Ну вот и последний кусь. Жду комментарии.
Глава 5
Боже...
То появляется,
То растворяется
Облик твой святой,
Сжалься надо мной,
В дом верни солдата.
А за окном - весна,
А за холмом - война!
Ты умолял: дождись,
Ты обещал - вернись.
В грохоте выстрелов,
В горе неистовом –
Отзовись скорей,
Просто уцелей,
Приходи обратно!
Вернись!
Под огнём прорвись!
Из свинца воскресни!
Вернись!..
Отзовись скорей!
Мы должны быть вместе!..
За возвращение
Шаг для прощания.
Юрков Д. Вернись.
И снова ждала, опять молилась, плакала и просыпалась от кошмаров. Только теперь у меня был маленький ребенок, работа и… Тяжелая беременность. Врачи говорили, что мне нельзя нервничать, что мое давление может убить и меня и ребенка, грозились положить на сохранение, я отказывалась твердя:
- А дочку я на кого оставлю? Клавдия Михайловна уже не молода и я о них обеих забочусь!
Клавдия Михайловна же, следя за мной, чтобы я вовремя пила лекарства и хорошо питалась, стараясь тоже подрабатывать, чтобы я не так много работала, все время повторяла:
- Ничего, вот Женька вернется и все наладится. И сынишка здоровым будет и ты улыбаться, а не плакать!
Но жизнь, она жестока и редко балует нас счастьем. Похоронку принесли через сто двадцать семь дней. Четыре месяца и еще семь дней страха и ожидания, а потом раз и… Простите, его больше нет, даже тела показать не можем. Они попали в засаду. Выжившие еле ноги унесли. Тела погибших… Нам очень жаль, враг сбросил их в яму и сжег. Нам нечего вам показать. И ехать туда небезопасно.
Все это я узнала позже, выйдя из больницы, а тогда, увидев капитана с хмурым лицом и услышав, что Женя больше не вернется, я ощутила такую острую боль в сердце и животе, что просто потеряла сознание.
Очнулась уже без живота. На вопрос, что с моим малышом увидела, как врачи отводят глаза и все поняла. Я плакала по сыну, думая, что его отец так и не возьмет его на руки, не поведет на рыбалку и в зоопарк. Что со мной было в те несколько часов, какой маразм нашел, я до сих пор понять не могу. Я просто забыла о сообщении и лишь когда пришла Клавдия Михайловна с дочерью вдруг осознала. Он не вернется.
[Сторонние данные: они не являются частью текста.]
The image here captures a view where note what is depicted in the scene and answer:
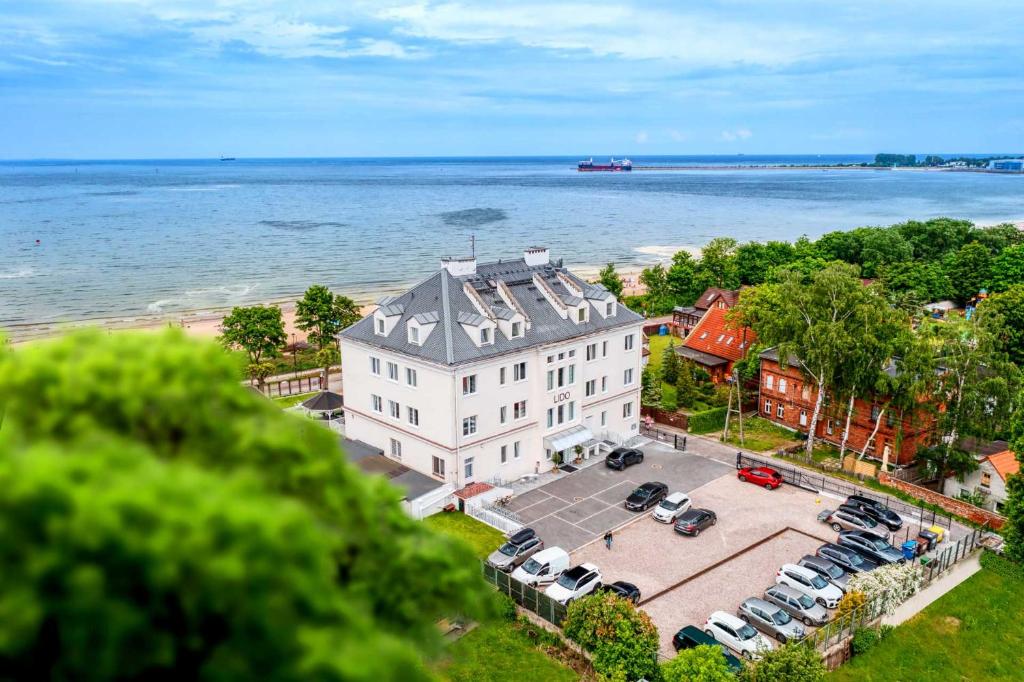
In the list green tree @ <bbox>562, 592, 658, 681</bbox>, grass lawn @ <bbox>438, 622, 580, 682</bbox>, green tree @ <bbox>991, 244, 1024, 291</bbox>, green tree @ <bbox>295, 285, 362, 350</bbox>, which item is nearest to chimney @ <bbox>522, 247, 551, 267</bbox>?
green tree @ <bbox>295, 285, 362, 350</bbox>

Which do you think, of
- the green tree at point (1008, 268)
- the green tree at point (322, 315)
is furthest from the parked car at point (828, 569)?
the green tree at point (1008, 268)

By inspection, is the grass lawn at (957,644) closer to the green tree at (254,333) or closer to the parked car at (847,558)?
the parked car at (847,558)

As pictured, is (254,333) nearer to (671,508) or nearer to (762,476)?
(671,508)

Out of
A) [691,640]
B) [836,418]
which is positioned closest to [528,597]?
[691,640]

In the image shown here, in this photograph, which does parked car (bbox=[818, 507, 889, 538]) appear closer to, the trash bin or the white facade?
the trash bin

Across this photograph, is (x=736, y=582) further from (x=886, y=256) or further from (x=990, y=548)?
(x=886, y=256)

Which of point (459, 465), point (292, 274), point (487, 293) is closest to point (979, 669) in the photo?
point (459, 465)
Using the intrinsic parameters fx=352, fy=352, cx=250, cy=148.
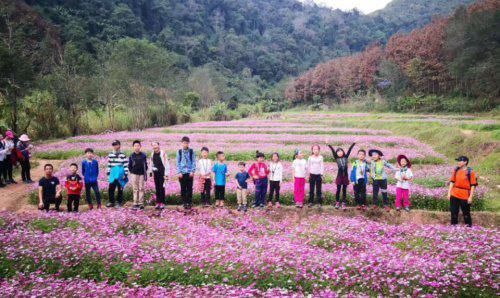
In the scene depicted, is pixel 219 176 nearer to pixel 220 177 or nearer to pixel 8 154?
pixel 220 177

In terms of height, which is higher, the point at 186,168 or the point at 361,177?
the point at 186,168

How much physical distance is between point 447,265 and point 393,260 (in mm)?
1055

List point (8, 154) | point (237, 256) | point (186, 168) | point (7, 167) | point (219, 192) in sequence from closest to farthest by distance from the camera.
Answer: point (237, 256) → point (186, 168) → point (219, 192) → point (8, 154) → point (7, 167)

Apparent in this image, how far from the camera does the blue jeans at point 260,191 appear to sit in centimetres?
1242

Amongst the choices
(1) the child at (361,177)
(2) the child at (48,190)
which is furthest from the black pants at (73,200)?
(1) the child at (361,177)

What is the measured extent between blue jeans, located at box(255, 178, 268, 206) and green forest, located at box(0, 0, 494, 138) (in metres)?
21.3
Его просто больше нет.
Что было дальше, иначе, как истерикой не назовешь. Сестрички крестились и с ужасом смотрели на меня, а я, накачанная успокоительным, рыдала в голос, умоляя вернуть мне мужа.
Боль рвала меня изнутри и мне не хотелось жить, но опять же Клавдия Михайловна не дала мне окончательно расклеиться, дала оплеуху и рявкнула:
- Приди в себя! У тебя дочь осталась и ты ей нужна! Посмотри на нее, ты ее напугала до смерти! Думаешь, мой сын понял бы такое твое поведение, ты жена офицера, в конце-то концов!
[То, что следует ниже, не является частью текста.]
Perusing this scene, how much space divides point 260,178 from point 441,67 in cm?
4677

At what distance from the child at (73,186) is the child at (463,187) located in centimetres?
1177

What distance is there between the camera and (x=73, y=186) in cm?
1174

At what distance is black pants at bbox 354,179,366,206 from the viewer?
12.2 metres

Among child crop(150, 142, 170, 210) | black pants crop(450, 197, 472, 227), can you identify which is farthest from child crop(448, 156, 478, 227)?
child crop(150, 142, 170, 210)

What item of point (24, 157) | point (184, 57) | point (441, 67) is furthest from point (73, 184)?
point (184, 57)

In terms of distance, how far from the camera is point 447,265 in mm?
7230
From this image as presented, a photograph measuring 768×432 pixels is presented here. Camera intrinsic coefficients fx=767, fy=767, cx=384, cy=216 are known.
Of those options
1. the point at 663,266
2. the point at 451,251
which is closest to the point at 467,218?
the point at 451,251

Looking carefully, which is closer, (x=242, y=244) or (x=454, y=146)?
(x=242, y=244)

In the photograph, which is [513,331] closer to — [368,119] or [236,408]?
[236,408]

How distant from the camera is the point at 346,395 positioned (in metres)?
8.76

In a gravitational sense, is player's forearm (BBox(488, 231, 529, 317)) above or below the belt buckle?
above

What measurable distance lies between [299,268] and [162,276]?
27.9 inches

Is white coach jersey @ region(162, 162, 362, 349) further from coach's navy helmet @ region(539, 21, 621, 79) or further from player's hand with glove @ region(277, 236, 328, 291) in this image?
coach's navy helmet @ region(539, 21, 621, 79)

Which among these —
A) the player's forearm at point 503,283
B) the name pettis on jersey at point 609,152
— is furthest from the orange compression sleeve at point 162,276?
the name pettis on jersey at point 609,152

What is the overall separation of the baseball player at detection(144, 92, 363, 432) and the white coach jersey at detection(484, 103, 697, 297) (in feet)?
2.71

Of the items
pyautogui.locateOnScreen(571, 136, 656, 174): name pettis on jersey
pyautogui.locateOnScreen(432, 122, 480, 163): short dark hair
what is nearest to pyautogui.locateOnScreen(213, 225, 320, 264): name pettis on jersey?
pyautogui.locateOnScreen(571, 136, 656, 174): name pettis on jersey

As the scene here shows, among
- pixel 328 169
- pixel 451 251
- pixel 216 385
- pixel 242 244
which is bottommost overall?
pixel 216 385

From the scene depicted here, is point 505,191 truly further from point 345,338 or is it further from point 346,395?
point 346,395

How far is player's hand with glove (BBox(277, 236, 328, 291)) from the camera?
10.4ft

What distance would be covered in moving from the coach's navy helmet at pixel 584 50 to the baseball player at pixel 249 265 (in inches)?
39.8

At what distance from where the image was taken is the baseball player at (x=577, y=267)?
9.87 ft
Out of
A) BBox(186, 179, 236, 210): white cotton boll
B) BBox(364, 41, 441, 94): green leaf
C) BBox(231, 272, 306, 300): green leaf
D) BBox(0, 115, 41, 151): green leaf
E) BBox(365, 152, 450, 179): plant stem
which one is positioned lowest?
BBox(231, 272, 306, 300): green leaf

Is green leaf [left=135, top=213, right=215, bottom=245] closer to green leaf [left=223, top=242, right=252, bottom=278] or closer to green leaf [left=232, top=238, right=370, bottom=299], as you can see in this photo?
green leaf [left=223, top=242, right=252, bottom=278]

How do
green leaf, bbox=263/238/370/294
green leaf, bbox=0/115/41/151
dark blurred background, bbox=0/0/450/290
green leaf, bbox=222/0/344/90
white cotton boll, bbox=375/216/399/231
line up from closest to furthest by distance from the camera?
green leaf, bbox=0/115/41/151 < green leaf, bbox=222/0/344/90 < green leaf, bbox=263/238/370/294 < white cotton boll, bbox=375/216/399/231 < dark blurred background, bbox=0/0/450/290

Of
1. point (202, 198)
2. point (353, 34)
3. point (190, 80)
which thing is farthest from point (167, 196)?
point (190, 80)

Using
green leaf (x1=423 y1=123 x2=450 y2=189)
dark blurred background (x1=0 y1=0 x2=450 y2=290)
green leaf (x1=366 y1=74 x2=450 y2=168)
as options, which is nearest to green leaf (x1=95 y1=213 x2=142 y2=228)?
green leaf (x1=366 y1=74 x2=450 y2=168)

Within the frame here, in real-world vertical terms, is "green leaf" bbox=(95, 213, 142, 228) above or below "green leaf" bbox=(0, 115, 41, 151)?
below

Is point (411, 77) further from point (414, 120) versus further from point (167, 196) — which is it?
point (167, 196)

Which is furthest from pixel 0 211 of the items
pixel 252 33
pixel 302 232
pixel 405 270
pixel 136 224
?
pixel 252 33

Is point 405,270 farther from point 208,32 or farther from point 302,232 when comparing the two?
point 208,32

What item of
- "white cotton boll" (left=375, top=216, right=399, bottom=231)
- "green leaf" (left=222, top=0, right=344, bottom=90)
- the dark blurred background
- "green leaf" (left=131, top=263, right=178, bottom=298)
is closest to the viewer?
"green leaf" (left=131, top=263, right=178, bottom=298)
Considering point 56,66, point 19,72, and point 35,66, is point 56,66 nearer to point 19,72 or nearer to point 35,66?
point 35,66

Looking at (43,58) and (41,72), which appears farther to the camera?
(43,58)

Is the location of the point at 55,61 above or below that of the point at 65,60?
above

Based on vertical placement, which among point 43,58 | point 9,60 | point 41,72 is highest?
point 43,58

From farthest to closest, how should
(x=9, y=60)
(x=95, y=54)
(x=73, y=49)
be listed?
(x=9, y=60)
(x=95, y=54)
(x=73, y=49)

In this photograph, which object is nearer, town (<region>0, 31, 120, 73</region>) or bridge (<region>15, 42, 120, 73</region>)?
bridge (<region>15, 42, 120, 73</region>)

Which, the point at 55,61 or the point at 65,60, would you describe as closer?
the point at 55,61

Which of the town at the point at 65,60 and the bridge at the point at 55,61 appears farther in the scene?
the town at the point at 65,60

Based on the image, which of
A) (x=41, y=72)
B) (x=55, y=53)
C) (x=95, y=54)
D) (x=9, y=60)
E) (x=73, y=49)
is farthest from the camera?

Нахожу дочку глазами и понимаю, что не просто напугала ребенка, а вызвала такую же истерику как у меня, только она пока не понимает, почему плачет. Плачет мама, а значит и она.
Не хочу, чтобы она плакала, не хочу, чтобы ей было плохо, он бы не понял, не одобрил.
Откуда взялись силы, не знаю, наверное, все же существует эта пресловутая материнская сила. Просто, в один момент я рыдала, а в следующий уже вытирала слезы и звала к себе дочку.
Из больницы я уходила с потухшим взглядом, диагнозом, что больше детей у меня не будет и мыслью, что жить надо, хотя бы ради Жени.
Но и эта было не последнее горе в этот страшный год. Будто почувствовав, что девочка больше вне опасности, дождавшись, чтобы меня выписали, и, убедившись, что у меня нет в голове плохих мыслей о моей намеренной смерти, Клавдия Михайловна скончалась.
Сердце не выдержало потерю того, ради кого она жила. Она сама рассказывала, что после смерти отца Жени думала, что умрет и если бы не сын, так бы и было.
Перед глазами до сих пор стоит картинка последнего вечера, когда я видела ее живой. Мы сидели в кухне. Я готовила ужин, она задумчиво смотрела на меня, будто хотела что-то сказать, а потом возьми и скажи:
- Ангелинка, ты дочку то береги, она все, что от него осталось. Тяжело вам будет, но ничего, ты справишься, мою квартиру сдай, это даст возможность и за съемную платить и жить, не работая на трех работах.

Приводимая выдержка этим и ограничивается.